Prompt ::
Copy out all of the following material word for word.

-- BEGIN --

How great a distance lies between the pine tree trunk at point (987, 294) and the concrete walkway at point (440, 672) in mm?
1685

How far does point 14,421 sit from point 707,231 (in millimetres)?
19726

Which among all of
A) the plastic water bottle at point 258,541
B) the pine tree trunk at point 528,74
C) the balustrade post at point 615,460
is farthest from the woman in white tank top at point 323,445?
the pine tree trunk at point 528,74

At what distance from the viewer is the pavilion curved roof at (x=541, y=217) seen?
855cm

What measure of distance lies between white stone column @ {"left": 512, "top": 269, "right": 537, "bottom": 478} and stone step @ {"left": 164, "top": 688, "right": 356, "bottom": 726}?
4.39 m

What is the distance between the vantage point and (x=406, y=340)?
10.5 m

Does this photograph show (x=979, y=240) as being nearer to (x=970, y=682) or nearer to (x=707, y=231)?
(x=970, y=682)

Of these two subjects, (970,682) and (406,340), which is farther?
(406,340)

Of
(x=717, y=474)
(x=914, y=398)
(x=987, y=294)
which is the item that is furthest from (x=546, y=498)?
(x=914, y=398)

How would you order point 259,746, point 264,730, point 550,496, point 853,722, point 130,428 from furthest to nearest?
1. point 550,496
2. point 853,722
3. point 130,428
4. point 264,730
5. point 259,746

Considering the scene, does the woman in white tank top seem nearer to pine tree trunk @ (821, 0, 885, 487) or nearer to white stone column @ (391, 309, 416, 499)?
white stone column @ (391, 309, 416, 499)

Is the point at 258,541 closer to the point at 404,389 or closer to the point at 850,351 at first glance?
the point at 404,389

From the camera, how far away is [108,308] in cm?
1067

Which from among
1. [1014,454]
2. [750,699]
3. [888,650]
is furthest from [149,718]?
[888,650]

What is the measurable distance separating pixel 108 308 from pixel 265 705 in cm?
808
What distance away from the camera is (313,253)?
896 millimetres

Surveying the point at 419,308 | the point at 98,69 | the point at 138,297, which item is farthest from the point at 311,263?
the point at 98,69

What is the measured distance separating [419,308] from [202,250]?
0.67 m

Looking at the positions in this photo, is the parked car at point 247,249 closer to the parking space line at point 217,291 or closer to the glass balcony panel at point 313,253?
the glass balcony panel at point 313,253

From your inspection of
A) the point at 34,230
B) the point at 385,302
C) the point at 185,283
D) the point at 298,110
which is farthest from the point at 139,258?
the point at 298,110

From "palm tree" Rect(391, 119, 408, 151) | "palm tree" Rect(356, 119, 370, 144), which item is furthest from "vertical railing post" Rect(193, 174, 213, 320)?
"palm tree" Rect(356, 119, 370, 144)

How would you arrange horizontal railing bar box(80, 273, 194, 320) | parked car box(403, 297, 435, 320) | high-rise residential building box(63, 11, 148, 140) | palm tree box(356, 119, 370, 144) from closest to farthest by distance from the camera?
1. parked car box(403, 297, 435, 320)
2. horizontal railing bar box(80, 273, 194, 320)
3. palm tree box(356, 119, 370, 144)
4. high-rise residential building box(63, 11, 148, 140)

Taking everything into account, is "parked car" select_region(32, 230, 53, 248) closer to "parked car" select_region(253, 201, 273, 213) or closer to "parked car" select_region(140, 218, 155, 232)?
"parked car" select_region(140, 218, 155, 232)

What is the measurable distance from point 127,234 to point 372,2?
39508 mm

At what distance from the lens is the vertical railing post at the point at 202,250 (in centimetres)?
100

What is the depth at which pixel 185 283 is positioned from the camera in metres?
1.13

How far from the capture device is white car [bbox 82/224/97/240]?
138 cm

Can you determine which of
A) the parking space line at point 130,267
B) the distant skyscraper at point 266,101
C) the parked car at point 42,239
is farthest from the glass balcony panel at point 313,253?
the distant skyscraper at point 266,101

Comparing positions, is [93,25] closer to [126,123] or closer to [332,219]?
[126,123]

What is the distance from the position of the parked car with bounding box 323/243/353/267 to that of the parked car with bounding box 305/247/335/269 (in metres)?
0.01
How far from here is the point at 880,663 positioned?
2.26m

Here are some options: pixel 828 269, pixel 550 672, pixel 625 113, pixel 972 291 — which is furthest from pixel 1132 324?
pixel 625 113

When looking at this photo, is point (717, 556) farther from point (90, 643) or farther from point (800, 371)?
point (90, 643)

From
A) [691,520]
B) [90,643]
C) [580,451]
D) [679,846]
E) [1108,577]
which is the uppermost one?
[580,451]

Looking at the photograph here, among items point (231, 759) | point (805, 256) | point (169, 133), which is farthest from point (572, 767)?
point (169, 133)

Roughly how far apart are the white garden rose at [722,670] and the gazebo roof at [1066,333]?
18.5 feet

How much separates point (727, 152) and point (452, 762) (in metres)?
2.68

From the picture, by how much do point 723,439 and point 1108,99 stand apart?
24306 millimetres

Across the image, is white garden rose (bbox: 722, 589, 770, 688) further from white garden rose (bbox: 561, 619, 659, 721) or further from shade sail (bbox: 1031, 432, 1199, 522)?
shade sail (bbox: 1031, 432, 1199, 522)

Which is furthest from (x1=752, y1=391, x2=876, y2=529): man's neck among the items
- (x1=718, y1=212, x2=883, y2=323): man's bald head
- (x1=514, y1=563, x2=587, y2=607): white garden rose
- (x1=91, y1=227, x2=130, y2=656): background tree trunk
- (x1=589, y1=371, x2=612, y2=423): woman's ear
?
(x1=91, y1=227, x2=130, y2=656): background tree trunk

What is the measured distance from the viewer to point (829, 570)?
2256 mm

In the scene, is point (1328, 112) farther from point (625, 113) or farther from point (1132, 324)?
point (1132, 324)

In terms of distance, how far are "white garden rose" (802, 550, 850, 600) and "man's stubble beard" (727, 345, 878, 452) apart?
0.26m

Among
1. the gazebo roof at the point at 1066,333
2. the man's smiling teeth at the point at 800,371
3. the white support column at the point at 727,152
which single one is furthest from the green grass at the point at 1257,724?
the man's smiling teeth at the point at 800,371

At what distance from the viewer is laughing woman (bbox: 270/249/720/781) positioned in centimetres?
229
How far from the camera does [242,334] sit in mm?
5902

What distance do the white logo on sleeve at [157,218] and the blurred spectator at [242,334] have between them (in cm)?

-- END --

Response for this exercise ::
How great a distance lies between the pine tree trunk at point (987, 294) and the concrete walkway at point (440, 672) in mm?
1685

How far does point 14,421 sit from point 707,231 (in millimetres)?
19726

Which among all of
A) the plastic water bottle at point 258,541
B) the pine tree trunk at point 528,74
C) the balustrade post at point 615,460
is farthest from the woman in white tank top at point 323,445?
the pine tree trunk at point 528,74

At what distance from the viewer is the pavilion curved roof at (x=541, y=217) seen?
855cm

What measure of distance lies between white stone column @ {"left": 512, "top": 269, "right": 537, "bottom": 478} and stone step @ {"left": 164, "top": 688, "right": 356, "bottom": 726}?
4.39 m

What is the distance between the vantage point and (x=406, y=340)?
10.5 m

Does this photograph show (x=979, y=240) as being nearer to (x=970, y=682) or nearer to (x=707, y=231)?
(x=970, y=682)

Of these two subjects, (970,682) and (406,340), which is farther?
(406,340)

Of
(x=717, y=474)
(x=914, y=398)
(x=987, y=294)
which is the item that is furthest from (x=546, y=498)?
(x=914, y=398)

How would you order point 259,746, point 264,730, point 550,496, point 853,722, point 130,428 from furthest to nearest?
1. point 550,496
2. point 853,722
3. point 130,428
4. point 264,730
5. point 259,746

Considering the scene, does the woman in white tank top seem nearer to pine tree trunk @ (821, 0, 885, 487) or nearer to white stone column @ (391, 309, 416, 499)?
white stone column @ (391, 309, 416, 499)

Is the point at 258,541 closer to the point at 404,389 or closer to the point at 850,351 at first glance?
the point at 404,389

From the camera, how far away is [108,308] in cm?
1067

Which from among
1. [1014,454]
2. [750,699]
3. [888,650]
is furthest from [149,718]?
[888,650]

What is the measurable distance separating pixel 108 308 from pixel 265 705 in cm?
808
What distance away from the camera is (313,253)?
896 millimetres

Surveying the point at 419,308 | the point at 98,69 | the point at 138,297, which item is farthest from the point at 311,263?
the point at 98,69

What is the measured distance separating [419,308] from [202,250]?
0.67 m

Looking at the positions in this photo, is the parked car at point 247,249 closer to the parking space line at point 217,291 or closer to the glass balcony panel at point 313,253?
the glass balcony panel at point 313,253

From your inspection of
A) the point at 34,230
B) the point at 385,302
C) the point at 185,283
D) the point at 298,110
which is farthest from the point at 139,258?
the point at 298,110

From "palm tree" Rect(391, 119, 408, 151) | "palm tree" Rect(356, 119, 370, 144), which item is furthest from "vertical railing post" Rect(193, 174, 213, 320)?
"palm tree" Rect(356, 119, 370, 144)

How would you arrange horizontal railing bar box(80, 273, 194, 320) | parked car box(403, 297, 435, 320) | high-rise residential building box(63, 11, 148, 140) | palm tree box(356, 119, 370, 144) from closest to farthest by distance from the camera?
1. parked car box(403, 297, 435, 320)
2. horizontal railing bar box(80, 273, 194, 320)
3. palm tree box(356, 119, 370, 144)
4. high-rise residential building box(63, 11, 148, 140)

Taking everything into account, is "parked car" select_region(32, 230, 53, 248) closer to "parked car" select_region(253, 201, 273, 213) or closer to "parked car" select_region(140, 218, 155, 232)?
"parked car" select_region(140, 218, 155, 232)

What is the measurable distance from point 127,234 to point 372,2?
39508 mm

At what distance from the lens is the vertical railing post at the point at 202,250 (in centimetres)?
100

What is the depth at which pixel 185 283 is positioned from the camera in metres?
1.13

How far from the capture device is white car [bbox 82/224/97/240]?
138 cm

Can you determine which of
A) the parking space line at point 130,267
B) the distant skyscraper at point 266,101
C) the parked car at point 42,239
is farthest from the glass balcony panel at point 313,253?
the distant skyscraper at point 266,101

Comparing positions, is [93,25] closer to [126,123] or closer to [332,219]?
[126,123]

What is the distance from the position of the parked car with bounding box 323/243/353/267 to that of the parked car with bounding box 305/247/335/269 (in metres)?
0.01
How far from here is the point at 880,663 positioned?
2.26m

Here are some options: pixel 828 269, pixel 550 672, pixel 625 113, pixel 972 291 — which is furthest from pixel 1132 324?
pixel 625 113

When looking at this photo, is point (717, 556) farther from point (90, 643) or farther from point (800, 371)?
point (90, 643)

From
A) [691,520]
B) [90,643]
C) [580,451]
D) [679,846]
E) [1108,577]
which is the uppermost one?
[580,451]

Looking at the photograph here, among items point (231, 759) | point (805, 256) | point (169, 133), which is farthest from point (572, 767)?
point (169, 133)

Roughly how far apart are the white garden rose at [722,670] and the gazebo roof at [1066,333]?
18.5 feet

How much separates point (727, 152) and point (452, 762) (in metres)?
2.68

From the picture, by how much do point 723,439 and point 1108,99 stand apart?
24306 millimetres

Across the image, is white garden rose (bbox: 722, 589, 770, 688) further from white garden rose (bbox: 561, 619, 659, 721) or further from shade sail (bbox: 1031, 432, 1199, 522)?
shade sail (bbox: 1031, 432, 1199, 522)

Which is furthest from (x1=752, y1=391, x2=876, y2=529): man's neck among the items
- (x1=718, y1=212, x2=883, y2=323): man's bald head
- (x1=514, y1=563, x2=587, y2=607): white garden rose
- (x1=91, y1=227, x2=130, y2=656): background tree trunk
- (x1=589, y1=371, x2=612, y2=423): woman's ear
?
(x1=91, y1=227, x2=130, y2=656): background tree trunk

What is the measured distance from the viewer to point (829, 570)?
2256 mm

In the scene, is point (1328, 112) farther from point (625, 113) or farther from point (1132, 324)?
point (1132, 324)

In terms of distance, how far are "white garden rose" (802, 550, 850, 600) and "man's stubble beard" (727, 345, 878, 452) apart?
0.26m

Among
1. the gazebo roof at the point at 1066,333
2. the man's smiling teeth at the point at 800,371
3. the white support column at the point at 727,152
which single one is furthest from the green grass at the point at 1257,724?
the man's smiling teeth at the point at 800,371

At what distance from the viewer is laughing woman (bbox: 270/249/720/781) positioned in centimetres?
229
How far from the camera does [242,334] sit in mm?
5902

What distance do the white logo on sleeve at [157,218] and the blurred spectator at [242,334] have between them (in cm)?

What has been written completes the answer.